YOUR INSTRUCTIONS
Find the line that contains "How much space". Then set down that line and all the lines after it, to the end of the records, exactly and with nothing added.

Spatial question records
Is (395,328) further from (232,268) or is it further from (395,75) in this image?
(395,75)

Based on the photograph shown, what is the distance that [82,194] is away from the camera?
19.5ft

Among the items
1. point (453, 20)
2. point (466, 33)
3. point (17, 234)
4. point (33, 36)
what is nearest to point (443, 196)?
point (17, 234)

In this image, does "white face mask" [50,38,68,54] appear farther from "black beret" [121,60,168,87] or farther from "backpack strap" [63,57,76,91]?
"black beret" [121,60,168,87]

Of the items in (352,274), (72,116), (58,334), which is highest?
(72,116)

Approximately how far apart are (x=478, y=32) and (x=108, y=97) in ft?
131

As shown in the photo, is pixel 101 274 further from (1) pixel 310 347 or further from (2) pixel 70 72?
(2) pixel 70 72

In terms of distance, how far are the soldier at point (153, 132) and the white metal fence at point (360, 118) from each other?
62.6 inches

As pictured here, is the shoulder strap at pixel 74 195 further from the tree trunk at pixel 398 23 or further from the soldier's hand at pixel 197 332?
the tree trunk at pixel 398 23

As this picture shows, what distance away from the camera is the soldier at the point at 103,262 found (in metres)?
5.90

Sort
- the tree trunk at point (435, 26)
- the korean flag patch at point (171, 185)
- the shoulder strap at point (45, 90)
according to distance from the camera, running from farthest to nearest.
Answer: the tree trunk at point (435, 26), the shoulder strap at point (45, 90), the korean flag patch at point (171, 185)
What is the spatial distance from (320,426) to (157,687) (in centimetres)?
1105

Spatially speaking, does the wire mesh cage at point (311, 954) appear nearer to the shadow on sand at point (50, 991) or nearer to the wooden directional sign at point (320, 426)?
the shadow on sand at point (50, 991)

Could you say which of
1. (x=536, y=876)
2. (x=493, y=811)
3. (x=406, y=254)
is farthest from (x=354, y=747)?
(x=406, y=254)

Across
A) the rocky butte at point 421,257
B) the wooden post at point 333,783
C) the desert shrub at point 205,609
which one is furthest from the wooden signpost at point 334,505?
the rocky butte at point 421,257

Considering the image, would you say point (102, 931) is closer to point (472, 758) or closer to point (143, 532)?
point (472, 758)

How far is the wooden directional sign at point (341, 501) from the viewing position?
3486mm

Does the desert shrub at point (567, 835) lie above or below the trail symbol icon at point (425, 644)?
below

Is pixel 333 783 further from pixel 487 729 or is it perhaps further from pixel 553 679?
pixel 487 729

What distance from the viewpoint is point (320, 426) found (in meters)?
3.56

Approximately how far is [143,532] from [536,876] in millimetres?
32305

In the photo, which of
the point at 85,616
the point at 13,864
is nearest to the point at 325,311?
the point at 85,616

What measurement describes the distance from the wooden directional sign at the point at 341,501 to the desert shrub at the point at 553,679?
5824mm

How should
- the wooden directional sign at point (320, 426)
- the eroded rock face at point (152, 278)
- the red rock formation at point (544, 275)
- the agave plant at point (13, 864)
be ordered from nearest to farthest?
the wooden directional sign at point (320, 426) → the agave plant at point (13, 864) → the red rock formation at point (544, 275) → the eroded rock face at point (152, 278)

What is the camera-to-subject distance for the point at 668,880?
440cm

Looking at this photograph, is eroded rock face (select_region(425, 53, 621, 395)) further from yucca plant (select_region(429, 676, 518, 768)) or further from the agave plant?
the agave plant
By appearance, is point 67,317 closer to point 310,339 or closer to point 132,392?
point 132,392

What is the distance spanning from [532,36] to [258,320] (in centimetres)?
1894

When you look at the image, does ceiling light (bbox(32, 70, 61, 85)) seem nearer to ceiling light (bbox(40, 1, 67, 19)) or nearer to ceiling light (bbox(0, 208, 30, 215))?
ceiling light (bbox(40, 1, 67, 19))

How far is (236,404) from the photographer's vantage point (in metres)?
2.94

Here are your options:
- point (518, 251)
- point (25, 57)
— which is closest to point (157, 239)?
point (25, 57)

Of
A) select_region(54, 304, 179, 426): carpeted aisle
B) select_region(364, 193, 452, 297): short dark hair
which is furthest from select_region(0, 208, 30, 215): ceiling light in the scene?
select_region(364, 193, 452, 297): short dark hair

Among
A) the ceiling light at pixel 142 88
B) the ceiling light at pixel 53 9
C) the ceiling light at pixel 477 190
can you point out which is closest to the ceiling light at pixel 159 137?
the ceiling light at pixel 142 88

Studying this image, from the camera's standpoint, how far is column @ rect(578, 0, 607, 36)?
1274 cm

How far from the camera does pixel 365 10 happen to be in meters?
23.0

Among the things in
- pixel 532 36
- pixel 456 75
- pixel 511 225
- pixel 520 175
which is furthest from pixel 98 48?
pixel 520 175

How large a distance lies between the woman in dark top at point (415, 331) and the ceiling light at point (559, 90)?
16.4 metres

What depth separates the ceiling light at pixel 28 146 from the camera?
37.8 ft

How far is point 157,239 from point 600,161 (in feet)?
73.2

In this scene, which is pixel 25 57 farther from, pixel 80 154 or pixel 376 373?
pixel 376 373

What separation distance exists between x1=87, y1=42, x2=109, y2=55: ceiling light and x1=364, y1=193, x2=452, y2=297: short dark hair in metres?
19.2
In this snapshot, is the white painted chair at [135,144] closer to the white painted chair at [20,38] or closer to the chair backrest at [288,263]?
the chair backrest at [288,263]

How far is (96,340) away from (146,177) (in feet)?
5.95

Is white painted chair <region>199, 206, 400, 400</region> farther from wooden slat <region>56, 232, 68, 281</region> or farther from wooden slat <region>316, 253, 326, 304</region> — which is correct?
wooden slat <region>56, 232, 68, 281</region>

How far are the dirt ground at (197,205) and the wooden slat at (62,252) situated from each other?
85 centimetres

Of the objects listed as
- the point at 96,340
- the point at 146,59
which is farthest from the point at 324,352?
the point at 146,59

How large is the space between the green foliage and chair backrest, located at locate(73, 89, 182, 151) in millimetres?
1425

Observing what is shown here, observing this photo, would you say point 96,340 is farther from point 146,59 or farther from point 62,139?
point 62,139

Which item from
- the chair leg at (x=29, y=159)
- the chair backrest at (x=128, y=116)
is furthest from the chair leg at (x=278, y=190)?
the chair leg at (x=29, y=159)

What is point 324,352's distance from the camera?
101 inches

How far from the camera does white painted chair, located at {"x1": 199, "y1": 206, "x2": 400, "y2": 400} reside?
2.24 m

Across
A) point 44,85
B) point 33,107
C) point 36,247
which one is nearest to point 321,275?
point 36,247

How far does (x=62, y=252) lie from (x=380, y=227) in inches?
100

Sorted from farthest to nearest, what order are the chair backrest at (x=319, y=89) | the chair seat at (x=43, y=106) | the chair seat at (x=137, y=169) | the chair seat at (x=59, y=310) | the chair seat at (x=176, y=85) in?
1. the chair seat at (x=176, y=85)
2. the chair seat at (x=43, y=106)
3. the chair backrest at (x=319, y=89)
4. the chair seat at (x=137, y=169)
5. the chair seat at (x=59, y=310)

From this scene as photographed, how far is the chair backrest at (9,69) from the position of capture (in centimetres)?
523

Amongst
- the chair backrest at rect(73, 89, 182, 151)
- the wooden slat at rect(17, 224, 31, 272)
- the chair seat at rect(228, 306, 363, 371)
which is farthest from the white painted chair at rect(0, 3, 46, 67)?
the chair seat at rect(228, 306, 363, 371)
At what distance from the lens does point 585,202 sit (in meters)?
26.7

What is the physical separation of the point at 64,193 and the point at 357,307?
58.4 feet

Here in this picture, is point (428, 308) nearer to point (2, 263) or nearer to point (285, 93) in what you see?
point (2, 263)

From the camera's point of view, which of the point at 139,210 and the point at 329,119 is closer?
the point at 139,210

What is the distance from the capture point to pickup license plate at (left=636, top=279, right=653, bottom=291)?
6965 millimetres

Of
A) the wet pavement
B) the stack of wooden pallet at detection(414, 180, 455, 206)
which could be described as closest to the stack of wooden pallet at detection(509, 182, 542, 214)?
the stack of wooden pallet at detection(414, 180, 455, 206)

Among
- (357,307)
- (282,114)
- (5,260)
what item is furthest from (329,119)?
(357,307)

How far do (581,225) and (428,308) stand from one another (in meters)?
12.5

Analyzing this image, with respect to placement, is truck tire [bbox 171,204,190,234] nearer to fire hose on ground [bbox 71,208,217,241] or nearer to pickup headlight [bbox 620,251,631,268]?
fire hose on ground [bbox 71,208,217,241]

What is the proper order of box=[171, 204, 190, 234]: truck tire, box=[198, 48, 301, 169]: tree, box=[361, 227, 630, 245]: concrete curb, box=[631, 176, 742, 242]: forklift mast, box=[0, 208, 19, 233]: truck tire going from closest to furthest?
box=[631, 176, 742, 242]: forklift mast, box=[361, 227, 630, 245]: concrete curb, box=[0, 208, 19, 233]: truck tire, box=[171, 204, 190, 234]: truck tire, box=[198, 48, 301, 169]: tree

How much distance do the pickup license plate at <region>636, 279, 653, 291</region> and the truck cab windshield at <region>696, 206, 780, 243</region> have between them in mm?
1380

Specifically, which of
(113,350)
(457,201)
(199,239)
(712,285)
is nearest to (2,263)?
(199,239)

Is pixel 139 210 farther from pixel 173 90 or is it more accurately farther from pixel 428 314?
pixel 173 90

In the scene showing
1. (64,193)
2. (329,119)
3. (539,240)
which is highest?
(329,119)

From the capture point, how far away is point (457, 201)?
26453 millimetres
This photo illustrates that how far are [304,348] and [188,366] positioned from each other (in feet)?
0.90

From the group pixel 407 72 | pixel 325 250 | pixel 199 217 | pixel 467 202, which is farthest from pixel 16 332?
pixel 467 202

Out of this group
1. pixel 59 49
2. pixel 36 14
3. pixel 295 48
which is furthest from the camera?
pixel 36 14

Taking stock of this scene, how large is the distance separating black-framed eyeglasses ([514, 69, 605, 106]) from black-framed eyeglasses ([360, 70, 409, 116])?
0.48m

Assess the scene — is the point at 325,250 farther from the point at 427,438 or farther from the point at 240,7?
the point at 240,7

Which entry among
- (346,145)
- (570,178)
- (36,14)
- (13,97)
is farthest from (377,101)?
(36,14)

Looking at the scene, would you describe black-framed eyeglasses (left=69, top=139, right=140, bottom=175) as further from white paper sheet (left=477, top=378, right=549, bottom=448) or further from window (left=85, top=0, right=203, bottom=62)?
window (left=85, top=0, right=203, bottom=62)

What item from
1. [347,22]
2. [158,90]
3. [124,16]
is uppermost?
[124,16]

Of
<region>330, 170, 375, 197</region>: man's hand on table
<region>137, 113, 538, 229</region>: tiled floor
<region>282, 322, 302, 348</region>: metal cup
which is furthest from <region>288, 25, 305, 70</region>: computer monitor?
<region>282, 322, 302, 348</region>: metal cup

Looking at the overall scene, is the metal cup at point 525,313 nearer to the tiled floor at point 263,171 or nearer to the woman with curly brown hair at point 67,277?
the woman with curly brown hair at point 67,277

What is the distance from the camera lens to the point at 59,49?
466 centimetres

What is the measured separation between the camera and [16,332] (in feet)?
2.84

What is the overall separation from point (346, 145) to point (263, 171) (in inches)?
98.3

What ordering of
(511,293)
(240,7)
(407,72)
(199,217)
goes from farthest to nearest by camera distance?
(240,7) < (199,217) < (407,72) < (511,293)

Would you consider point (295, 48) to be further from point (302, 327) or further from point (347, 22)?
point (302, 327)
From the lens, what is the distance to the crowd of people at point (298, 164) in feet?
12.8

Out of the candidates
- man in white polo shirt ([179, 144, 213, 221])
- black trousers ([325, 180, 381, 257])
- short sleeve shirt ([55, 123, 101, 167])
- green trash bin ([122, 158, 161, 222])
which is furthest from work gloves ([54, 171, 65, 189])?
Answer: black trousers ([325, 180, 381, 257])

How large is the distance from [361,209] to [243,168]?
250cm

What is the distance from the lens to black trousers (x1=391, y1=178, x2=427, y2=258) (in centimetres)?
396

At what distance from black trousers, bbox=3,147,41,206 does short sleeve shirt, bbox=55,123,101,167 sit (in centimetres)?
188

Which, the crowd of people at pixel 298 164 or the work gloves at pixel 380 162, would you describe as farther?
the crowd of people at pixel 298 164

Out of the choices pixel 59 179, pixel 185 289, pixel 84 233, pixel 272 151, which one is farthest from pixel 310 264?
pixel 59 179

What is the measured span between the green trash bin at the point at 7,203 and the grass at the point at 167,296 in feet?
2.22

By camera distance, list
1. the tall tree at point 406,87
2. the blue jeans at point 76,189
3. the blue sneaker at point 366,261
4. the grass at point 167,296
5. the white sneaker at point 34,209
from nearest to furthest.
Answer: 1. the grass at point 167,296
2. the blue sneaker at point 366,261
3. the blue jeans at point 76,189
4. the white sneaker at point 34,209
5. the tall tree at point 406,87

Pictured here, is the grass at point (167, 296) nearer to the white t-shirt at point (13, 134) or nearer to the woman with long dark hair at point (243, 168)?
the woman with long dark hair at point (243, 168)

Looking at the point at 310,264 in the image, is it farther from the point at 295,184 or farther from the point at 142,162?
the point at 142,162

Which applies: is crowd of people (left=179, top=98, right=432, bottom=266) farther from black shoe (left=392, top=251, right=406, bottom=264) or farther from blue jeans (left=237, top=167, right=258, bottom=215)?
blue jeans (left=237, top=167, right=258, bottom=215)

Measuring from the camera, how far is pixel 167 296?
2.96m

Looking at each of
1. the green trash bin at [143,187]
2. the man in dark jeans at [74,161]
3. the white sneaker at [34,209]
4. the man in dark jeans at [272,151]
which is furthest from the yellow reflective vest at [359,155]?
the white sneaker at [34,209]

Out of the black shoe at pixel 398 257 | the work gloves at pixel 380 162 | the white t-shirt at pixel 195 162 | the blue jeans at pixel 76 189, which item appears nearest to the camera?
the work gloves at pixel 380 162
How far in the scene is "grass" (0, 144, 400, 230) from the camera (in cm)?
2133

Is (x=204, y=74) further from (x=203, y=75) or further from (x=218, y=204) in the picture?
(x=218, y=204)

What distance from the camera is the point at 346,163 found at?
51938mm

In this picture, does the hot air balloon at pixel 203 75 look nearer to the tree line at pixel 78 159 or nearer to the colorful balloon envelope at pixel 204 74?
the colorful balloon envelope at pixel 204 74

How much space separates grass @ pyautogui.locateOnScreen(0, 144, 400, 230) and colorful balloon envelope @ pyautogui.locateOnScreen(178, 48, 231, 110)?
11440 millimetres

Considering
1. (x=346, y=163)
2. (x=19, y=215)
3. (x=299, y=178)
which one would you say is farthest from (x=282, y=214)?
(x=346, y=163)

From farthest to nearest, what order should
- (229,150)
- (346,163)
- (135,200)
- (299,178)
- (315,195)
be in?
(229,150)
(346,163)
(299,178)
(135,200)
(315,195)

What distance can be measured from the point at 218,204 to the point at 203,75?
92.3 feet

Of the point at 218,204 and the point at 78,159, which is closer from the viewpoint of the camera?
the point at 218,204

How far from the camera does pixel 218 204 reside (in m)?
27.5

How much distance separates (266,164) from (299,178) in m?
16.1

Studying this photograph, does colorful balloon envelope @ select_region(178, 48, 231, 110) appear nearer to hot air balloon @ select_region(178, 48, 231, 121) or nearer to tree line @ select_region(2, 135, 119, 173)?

CORRECT OUTPUT
How much space separates grass @ pyautogui.locateOnScreen(0, 144, 400, 230) and colorful balloon envelope @ pyautogui.locateOnScreen(178, 48, 231, 110)?
11440 millimetres

Considering
1. (x=346, y=163)
2. (x=19, y=215)
3. (x=299, y=178)
which one would you say is farthest from (x=282, y=214)?
(x=346, y=163)

From farthest to nearest, what order should
- (229,150)
- (346,163)
- (135,200)
- (299,178)
- (315,195)
be in?
(229,150)
(346,163)
(299,178)
(135,200)
(315,195)

What distance can be measured from the point at 218,204 to the point at 203,75?
92.3 feet

Of the point at 218,204 and the point at 78,159, which is closer from the viewpoint of the camera?
the point at 218,204

How far from the camera does pixel 218 204 reside (in m)?
27.5

How much distance separates (266,164) from (299,178) in m?
16.1

Studying this photograph, does colorful balloon envelope @ select_region(178, 48, 231, 110) appear nearer to hot air balloon @ select_region(178, 48, 231, 121) or nearer to tree line @ select_region(2, 135, 119, 173)?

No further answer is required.